[Date Prev][Date Next][Thread Prev][Thread Next]
[Date Index]
[Thread Index]
- Subject: Re: hpairs?
- From: Richard Hundt <richardhundt@...>
- Date: Wed, 29 Dec 2010 17:26:37 +0100
On 12/29/2010 04:28 PM, Luiz Henrique de Figueiredo wrote:
I spend most of my Lua coding time writing compilers which produce
PUC-Rio Lua VM bytecode
Could you please share some details about this or show examples of the
input languages?
I've got two variations: one compiler (on hold at the moment) has a
gradual type system (i.e. type annotations are optional but instead of
type-inference, run-time type checks are inserted when typed and untyped
code mix). The input language for this variation looks like this:
https://github.com/richardhundt/gaia/blob/master/lang/kudu/test/test.js
A more dynamic version has a nominal type system but no static type
checking and looks like this (it's simpler so I'm pushing this one first
until I've got modules and import/export done):
https://github.com/richardhundt/gaia/blob/master/lang/kudu/test/class.js
The syntax is heavily based on the abandoned ECMA4 draft specification
(hence the .js extension), but since it uses LPeg it's pretty easy to
change.
The interesting stuff for you is probably the code generator:
https://github.com/richardhundt/gaia/blob/master/src/gaia/codegen.lua
Register allocation is still a bit sketchy and there are a few other
TODO's, so it's not mature.

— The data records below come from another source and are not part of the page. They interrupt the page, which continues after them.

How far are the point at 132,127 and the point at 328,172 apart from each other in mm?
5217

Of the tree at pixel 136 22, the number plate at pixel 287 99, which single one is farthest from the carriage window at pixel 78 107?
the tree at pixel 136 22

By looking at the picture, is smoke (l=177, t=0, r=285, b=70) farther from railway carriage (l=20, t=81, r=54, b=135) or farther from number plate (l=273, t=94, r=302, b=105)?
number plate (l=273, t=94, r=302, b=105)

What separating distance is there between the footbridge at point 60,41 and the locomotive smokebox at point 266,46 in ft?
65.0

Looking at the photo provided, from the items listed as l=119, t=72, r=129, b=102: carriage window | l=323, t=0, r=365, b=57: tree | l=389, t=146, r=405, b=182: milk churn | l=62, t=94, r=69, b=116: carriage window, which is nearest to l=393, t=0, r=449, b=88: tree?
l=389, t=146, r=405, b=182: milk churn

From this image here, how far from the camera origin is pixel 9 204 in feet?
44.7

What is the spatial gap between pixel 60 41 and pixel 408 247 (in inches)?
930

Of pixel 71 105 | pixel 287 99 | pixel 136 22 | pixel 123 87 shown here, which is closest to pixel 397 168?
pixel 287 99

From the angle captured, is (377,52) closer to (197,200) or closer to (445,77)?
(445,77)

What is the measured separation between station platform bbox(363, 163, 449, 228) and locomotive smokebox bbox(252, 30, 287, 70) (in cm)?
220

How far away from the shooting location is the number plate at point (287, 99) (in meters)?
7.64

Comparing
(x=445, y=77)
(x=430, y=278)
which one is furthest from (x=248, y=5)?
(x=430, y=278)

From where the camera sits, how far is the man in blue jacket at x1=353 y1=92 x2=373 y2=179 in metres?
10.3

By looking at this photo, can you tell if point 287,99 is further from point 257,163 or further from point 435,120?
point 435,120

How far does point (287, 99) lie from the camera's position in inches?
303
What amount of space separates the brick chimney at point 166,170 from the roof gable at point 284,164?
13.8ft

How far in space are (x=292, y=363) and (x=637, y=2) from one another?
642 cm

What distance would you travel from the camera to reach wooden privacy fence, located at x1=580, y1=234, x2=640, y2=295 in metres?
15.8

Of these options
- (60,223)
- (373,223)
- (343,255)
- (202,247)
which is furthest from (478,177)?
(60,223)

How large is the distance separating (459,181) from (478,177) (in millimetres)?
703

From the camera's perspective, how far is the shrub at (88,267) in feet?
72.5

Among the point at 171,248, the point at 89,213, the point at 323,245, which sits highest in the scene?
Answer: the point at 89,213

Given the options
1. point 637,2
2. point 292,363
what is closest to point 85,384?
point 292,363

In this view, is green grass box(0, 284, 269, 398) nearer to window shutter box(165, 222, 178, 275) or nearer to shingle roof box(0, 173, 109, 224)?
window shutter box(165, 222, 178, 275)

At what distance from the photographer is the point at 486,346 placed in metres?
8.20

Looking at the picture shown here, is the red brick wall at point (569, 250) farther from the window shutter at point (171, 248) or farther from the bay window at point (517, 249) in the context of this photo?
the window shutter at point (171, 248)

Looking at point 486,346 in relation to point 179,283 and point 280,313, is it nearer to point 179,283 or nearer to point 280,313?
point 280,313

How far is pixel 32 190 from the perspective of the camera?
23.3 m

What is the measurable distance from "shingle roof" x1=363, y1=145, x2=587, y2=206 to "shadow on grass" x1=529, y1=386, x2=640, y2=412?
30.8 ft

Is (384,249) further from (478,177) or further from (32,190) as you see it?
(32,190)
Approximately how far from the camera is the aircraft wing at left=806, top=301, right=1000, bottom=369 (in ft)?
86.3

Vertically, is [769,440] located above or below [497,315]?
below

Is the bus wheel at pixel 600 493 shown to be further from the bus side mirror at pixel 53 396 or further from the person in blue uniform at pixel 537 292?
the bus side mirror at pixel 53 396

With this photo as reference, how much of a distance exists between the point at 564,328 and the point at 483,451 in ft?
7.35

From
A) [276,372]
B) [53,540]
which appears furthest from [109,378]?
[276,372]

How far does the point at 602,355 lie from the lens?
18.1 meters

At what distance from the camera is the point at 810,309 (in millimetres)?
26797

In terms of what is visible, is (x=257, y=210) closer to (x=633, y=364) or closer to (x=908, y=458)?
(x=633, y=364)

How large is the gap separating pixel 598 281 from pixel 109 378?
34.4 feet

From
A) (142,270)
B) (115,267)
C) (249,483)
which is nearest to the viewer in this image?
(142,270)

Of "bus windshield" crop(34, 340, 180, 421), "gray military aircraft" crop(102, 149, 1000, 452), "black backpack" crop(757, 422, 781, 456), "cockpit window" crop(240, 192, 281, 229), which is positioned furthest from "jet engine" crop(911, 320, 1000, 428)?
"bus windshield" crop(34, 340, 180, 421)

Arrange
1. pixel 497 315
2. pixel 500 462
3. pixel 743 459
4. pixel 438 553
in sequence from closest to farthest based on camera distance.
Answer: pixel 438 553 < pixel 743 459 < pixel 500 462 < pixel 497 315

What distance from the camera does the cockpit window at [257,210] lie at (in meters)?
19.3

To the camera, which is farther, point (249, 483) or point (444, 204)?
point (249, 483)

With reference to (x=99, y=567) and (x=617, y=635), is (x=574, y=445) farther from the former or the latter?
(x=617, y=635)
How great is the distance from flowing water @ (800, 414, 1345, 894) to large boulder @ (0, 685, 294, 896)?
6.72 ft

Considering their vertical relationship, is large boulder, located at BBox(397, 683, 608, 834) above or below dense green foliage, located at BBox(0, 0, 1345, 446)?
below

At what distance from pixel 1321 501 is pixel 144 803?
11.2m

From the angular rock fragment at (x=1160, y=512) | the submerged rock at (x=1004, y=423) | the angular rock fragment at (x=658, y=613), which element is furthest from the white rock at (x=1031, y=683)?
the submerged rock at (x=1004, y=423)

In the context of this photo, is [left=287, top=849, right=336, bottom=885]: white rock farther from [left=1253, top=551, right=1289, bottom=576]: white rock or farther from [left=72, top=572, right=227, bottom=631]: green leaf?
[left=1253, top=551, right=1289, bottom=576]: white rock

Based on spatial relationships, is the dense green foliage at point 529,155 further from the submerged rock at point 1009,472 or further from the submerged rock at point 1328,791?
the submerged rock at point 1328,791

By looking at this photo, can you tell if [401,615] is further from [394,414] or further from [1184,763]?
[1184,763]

You can see the code generator being used by
the compiler:
https://github.com/richardhundt/gaia/blob/master/lang/kudu/src/compiler.lua
It does this sort of thing:
Ops{
Call{ Id"require", String"kudu.runtime" };
Call{ Index{ Id"kudu", String"load" } };
Local{ { Id"this" }; Index{ Id"kudu", String"null" } };
...
Call{ Id"(init)" };
Return{ Id"__package__" };
}
which is a sort of table based op tree inspired by metalua syntax, which
gets converted to bytecode by the code generator.
Also of interest might be the grammar (minus the type expression, these
have been factored out for now):
https://github.com/richardhundt/gaia/blob/master/lang/kudu/src/grammar.lua
It uses an LPeg wrapper which is specialized for (procedural)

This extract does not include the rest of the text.